Saturday, December 29, 2012

Fellowship

Well my 40 days came and went! I had hoped to blog more about it but our internet has been down for several weeks! We have enjoyed a lot of fellowship with family and friends this past month and I am so greatful for all those that God has put in my path.  My biggest issue is that I just wish I could be around everyone all the time!  God's blessing to me this past year, Paul Robert Derby, turned 1! Wow! Where has the year gone?


So what did 40 days teach me? Oh so much! I may need to take several posts and write what I would have written these past few weeks! Today I will write about fellowship though.

I was fortunate enough to get to work at Bair Lake Bible Camp for a few years right out of college.  I think most people who work in camp ministry for any length of time absolutely love it...but why?

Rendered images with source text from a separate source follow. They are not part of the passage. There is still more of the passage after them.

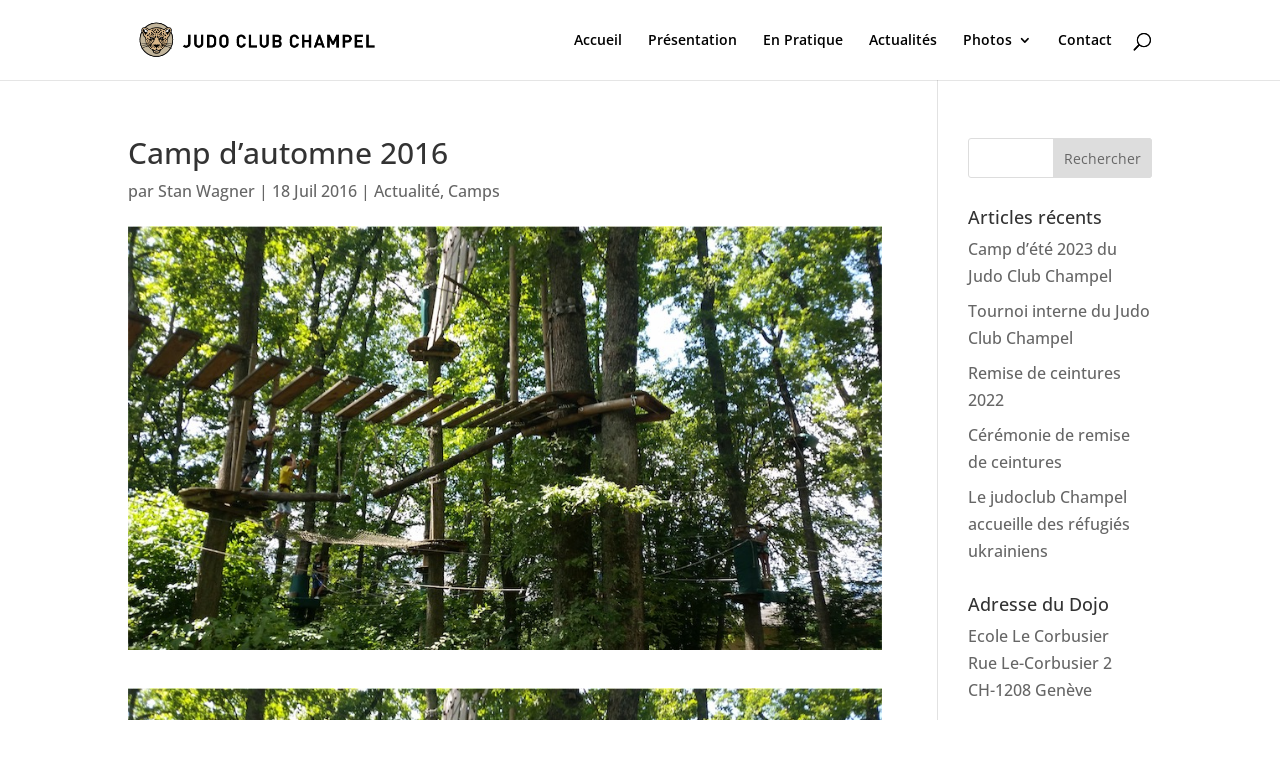

--- FILE ---
content_type: text/css
request_url: https://judochampel.ch/wp-content/themes/divi-child/style.css?ver=4.27.5
body_size: 165
content:
/*
 Theme Name:     Divi Child Theme
 Theme URI:      http://www.elegantthemes.com/gallery/divi/
 Description:    Divi Child Theme
 Author:         Nick
 Author URI:     http://www.paradigme.ch
 Template:       Divi
 Version:        1.0.0
*/
 
@import url("../Divi/style.css");
 
/* =Theme customization starts here
——————————————————————————— */
/*hauteur de h3 modifiee*/
div.et_pb_row h3 {
	line-height: 140%;
}
div.et_pb_text {
		line-height: 140%;

}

It is nice to know that you are making impact but I think it is more about the fellowship you experience there. I think that it is a piece of what God designed us to be like and a piece of what Heaven will be like. (How's that for a camp ministry plug!) ;) When I joined my former church, Mt. Pleasant Community Church, back in 2000, the pastor talked about the Acts 2 community.  Here is a piece of what he was talking about (although I recommend reading the whole chapter for context).

"Everyone kept feeling a sense of awe...they began selling their property and possessions and sharing them with all, as anyone might have need. Day by day continuing with one mind in the temple, and breaking bread from house to house, they were taking their meals together with gladness and sincerity of heart, praising God and having favor with all the people. And the Lord was adding to their number day by day those who were being saved." Acts 2:43-47

Why was this "church" so fruitful? Why were so many coming to know Him? I think that when you can feel the love of God through people, it helps you see Him more clearly. This world tells us that we are worthless mess-ups. That we will never get it right.  Many Christ-followers, including myself, wrestle with the feeling of never being good enough.  I have learned that I focus so much on how not perfect I am and so little on how very perfect God is.

FELLOWSHIP. Isn't it our hearts deepest longing? I know that it is mine. I long for friends to have dinner with or trade babysitting with or take a walk with. I long for fellowship of kindred spirits. I whine a lot about this to my husband. I just don't make friends that easily and so moving is a VERY hard thing on me. It takes years to just get one friend. Ug. We've been going to a home church once a month and the fellowship is so much better than at a standard "church." I miss doing life with people.  I long for a community of believers to just simply live life with. But in all of this, with all that I long for in these friendships...how much do I long for fellowship with the Savior? I am fairly convinced that God keeps people away from me so I will run to Him. 

Setting aside 40 days to commit to running to Him has changed me. I did not complete all that I wanted to.  The chaos of life snuck up on me for a while but I stuck it out. And the beauty of it is? I don't have to stop! There is a fierce battle within me for my heart. More and more I am learning about TODAY. Just run to Him today. Don't worry about all the times you didn't run to Him in the past, don't worry that you will mess up tomorrow...just run to Him today. Fellowship with the one true Almighty God today.

Run (don't walk!) to Him today. He is longing for you to know Him.